# Exercise aim:
When you reach the line with "kannst fliegen!www.fc-aarbergen.de Du" in the records below, begin transcribing exactly and continue up to and including the line with "Best ideas about", leaving out every picture.

# Material for this task:

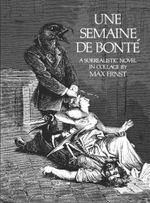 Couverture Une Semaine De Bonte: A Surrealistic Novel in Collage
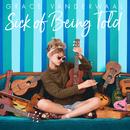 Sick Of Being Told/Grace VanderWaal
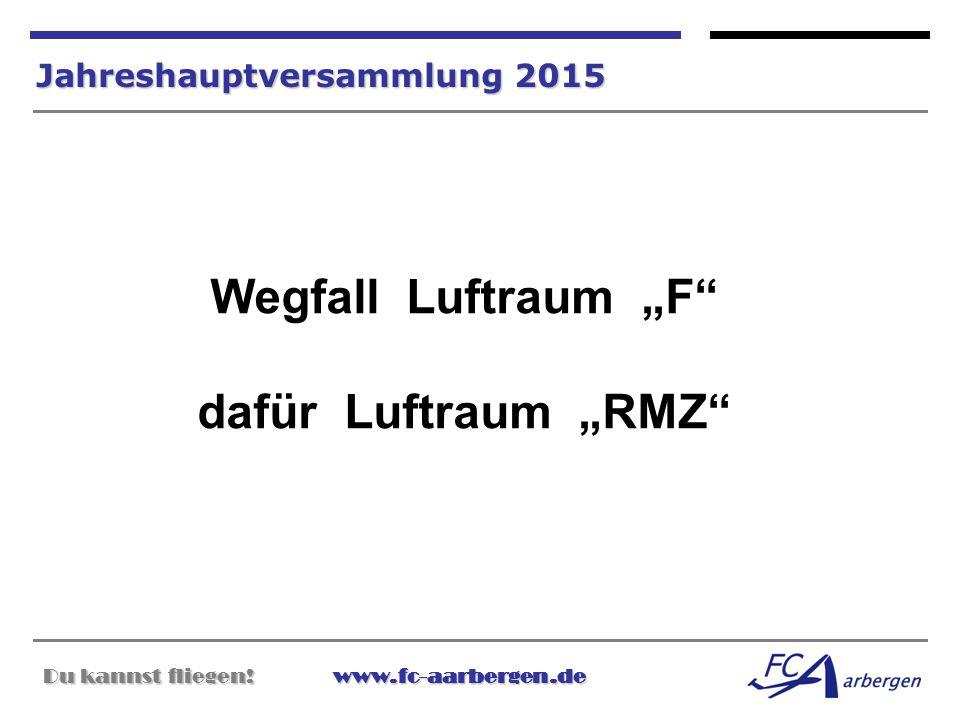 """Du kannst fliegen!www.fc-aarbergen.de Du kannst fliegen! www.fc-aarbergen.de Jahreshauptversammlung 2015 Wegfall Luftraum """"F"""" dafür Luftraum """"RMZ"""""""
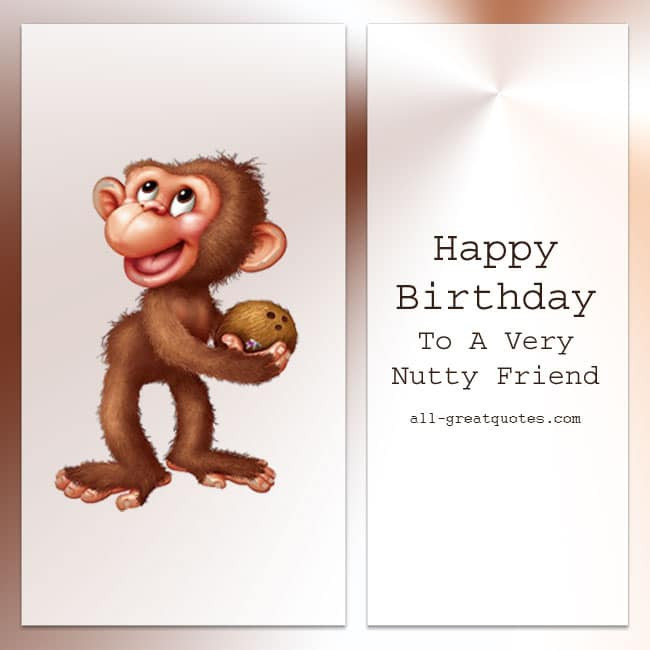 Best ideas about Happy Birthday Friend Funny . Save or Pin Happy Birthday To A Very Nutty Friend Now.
...
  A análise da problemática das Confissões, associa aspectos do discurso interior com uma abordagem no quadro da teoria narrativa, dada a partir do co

# Written answer:
 """Du kannst fliegen!www.fc-aarbergen.de Du kannst fliegen! www.fc-aarbergen.de Jahreshauptversammlung 2015 Wegfall Luftraum """"F"""" dafür Luftraum """"RMZ"""""""
 Best ideas about Happy Birthday Friend Funny . Save or Pin Happy Birthday To A Very Nutty Friend Now.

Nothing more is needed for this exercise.